Unless you live under a rock, you’ve probably already seen that terrible music video dubbed ‘I Don’t Wanna Know’ that is more laughable than pleasurable to watch and listen to. If you haven’t watched it, please don’t.
The song is by upcoming Malindi-based musician Mercelline Onyango alias Mercy Atis, who has got quite the story to tell.
Read it below.
“When I shared my latest song titled “I don’t wanna know” on Facebook and YouTube through my stage name Mercy Atis, I didn’t expect to go viral. First, because the decision to release the song was made on impulse. I chanced upon a producer who was willing to charge me Sh5,000 for the video.
I thought that was a fair deal and I was keen not to lose it. I did my make-up and wardrobe. I am a single mother of two breastfeeding children, who are three and one, and I didn’t have anybody to look after them so I tagged them along. With the kids around, there were many interruptions, and it took four days to complete the shoot.
Many quarters poked at my producer, my clothes, my body, and my makeup. But, the worst was reading thousands of comments from people saying that I couldn’t sing. For the past week, the song has been making rounds on various social media platforms and even getting played on some radio stations. As an upcoming artist, this should have made me happy.
However, the first two nights were tough. I couldn’t sleep as I wondered why people were being so mean to me. My life has been one knitted by strings of mistakes, one after the other. This was my second chance at life but many people won’t let me be.
You see in 2014 I was deported back to Kenya after serving jail time in the US. I returned aboard a military plane from California, the USA to Kenya dressed in a hospital gown. I was accompanied by eight people including a doctor and a therapist.

### [Required actions]
(1) In the Mercy Atis story, how much was the producer willing to charge for the video?
(2) Rewrite the part of the Mercy Atis story starting with "However, the first" and going on through "won’t let me be.", changing "mean" to "cruel".

### [Records]
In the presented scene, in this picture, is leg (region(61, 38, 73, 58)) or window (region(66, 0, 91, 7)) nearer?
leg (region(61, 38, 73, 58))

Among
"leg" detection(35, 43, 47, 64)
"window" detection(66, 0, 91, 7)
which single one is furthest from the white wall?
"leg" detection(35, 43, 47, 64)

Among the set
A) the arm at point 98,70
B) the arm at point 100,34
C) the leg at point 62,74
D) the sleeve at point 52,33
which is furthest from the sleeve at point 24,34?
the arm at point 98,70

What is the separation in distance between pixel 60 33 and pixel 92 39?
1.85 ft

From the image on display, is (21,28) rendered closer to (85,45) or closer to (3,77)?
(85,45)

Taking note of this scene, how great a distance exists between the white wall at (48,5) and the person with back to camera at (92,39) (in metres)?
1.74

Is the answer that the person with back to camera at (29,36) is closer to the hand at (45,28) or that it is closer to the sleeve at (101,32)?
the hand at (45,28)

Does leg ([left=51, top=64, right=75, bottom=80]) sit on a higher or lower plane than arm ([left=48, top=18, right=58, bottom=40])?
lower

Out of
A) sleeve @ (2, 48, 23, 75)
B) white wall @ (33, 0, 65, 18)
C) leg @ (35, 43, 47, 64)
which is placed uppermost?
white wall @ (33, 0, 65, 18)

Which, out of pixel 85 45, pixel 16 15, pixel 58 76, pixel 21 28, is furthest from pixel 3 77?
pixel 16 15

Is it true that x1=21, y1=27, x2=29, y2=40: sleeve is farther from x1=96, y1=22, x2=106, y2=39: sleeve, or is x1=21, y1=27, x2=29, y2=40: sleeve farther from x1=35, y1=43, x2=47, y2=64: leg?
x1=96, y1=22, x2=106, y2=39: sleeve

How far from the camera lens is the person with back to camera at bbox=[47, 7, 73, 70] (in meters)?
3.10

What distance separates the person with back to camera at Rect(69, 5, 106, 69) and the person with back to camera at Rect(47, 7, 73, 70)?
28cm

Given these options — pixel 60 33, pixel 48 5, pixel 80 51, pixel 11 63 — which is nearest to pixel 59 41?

### [Task-by-task outputs]
(1) Sh5,000.

(2)
However, the first two nights were tough. I couldn’t sleep as I wondered why people were being so cruel to me. My life has been one knitted by strings of mistakes, one after the other. This was my second chance at life but many people won’t let me be.